El Fondo de Naciones Unidas para la Infancia (UNICEF) ha alertado de que la milicia islamista Boko Haram ha utilizado a mujeres y niñas en gran parte de los ataques suicidas perpetrados en el último año en el noreste del país, lo que añade un nuevo desafío para una población especialmente vulnerable.

En 2014, se registraron 26 ataques suicidas en el noreste del país africano. Sólo en los primeros cinco meses de 2015, la cifra es ya de 27 y, en tres cuartas partes de ellos, han estado involucrados directamente mujeres o menores de edad, según los informes recopilados por UNICEF.

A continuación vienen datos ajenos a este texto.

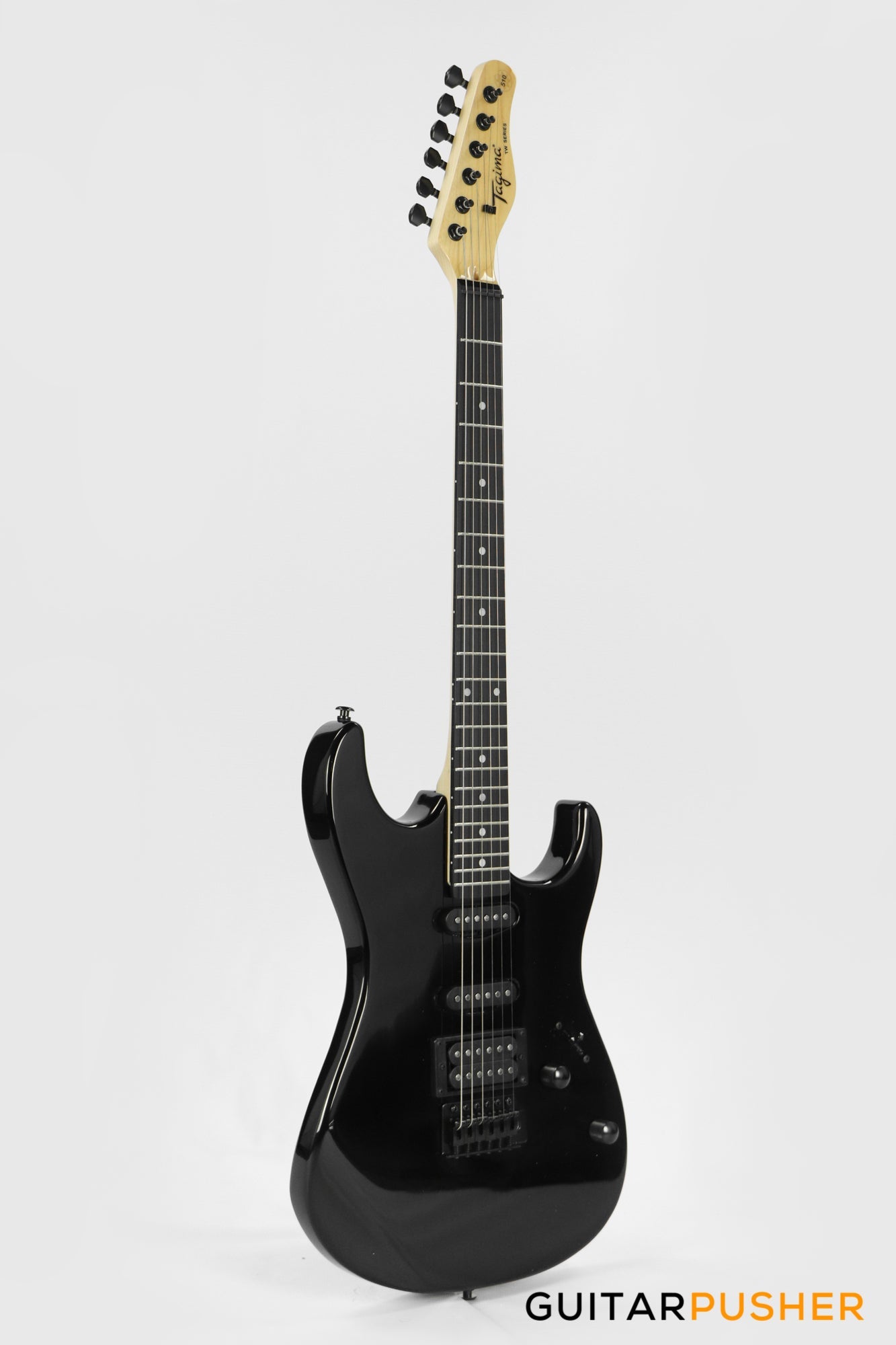 Tagima TG-510 HSS Woodstock Series - Black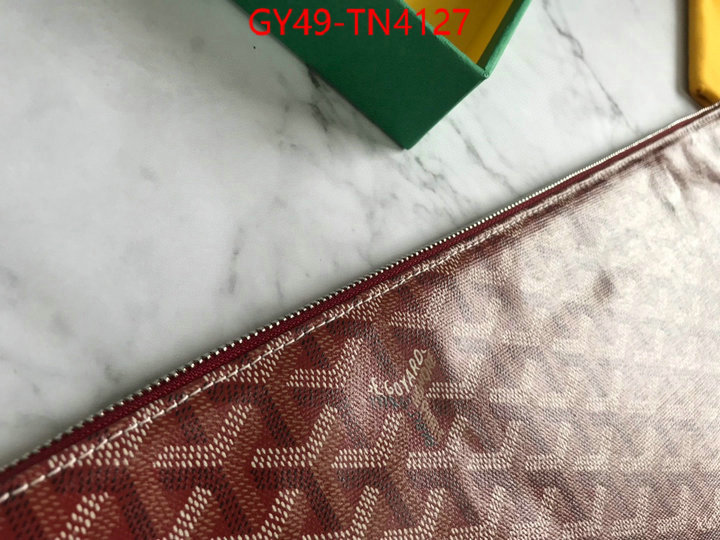 Goyard Bags(4A)-Wallet,mirror quality ,ID: TN4127,$: 49USD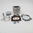 Cilindro ITALKIT ad. Honda CRF 250 R 16-17 D. 76,8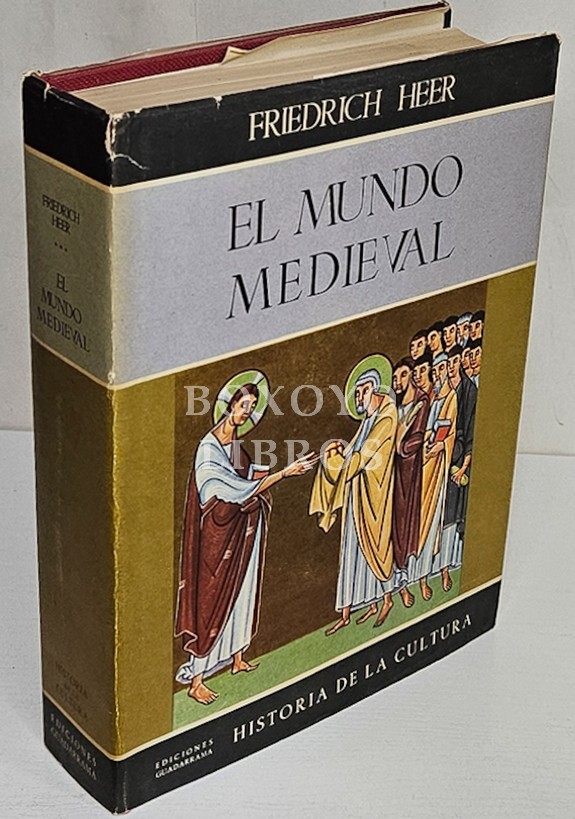 El mundo medieval. Europa 1100-1350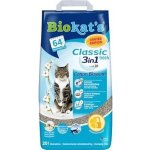 Biokat’s Classic Cotton Blossom 3in1 5 kg – Zboží Mobilmania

Desde julio del año pasado, Boko Haram ha utilizado a menores de entre 7 y 17 años en nueve ataques suicidas, todos ellos perpetrados por niñas. Las estimaciones se basan principalmente en relatos de testigos, ya que la identidad y las edades exactas no han podido ser verificadas oficialmente.

El representante de la agencia en Nigeria, Jean Gough, ha subrayado que los niños “son utilizados intencionalmente por los adultos de la manera más horrible”, lo que les convierte en “víctimas” y no en “perpetradores” de la violencia terrorista.

VULNERABILIDAD

UNICEF teme que la creciente utilización de menores pueda hacer que éstos sean percibidos como amenaza, lo que pondría a este colectivo en riesgo de represalias e impediría su integración social. En este sentido, la organización calcula que 743.000 niños han abandonado sus hogares en los tres estados más afectados y el número de no acompañados podría ascender a 10.000.

“Muchos niños han sido separados de sus familias cuando huyeron de la violencia, sin nadie que cuide de ellos”, ha denunciado Gough. “Sin la protección de sus familias, estos niños tienen mayor riesgo de explotación por parte de los adultos y esto puede dar lugar a su participación en actividades delictivas o con grupos armados”, ha añadido.

UNICEF trabaja junto a socios y autoridades para hacer frente a esta vulnerabilidad, identificando a los niños que no tienen familia. Asimismo, más de 35.000 menores han recibido apoyo psicosocial para hacer frente al sufrimiento derivado del conflicto.

La ONU confía en que el presidente electo de Nigeria, Muhamadu Buhari, que tomará posesión del cargo esta semana, haga de la atención a los niños afectados por la violencia yihadista una de las prioridades de su mandato.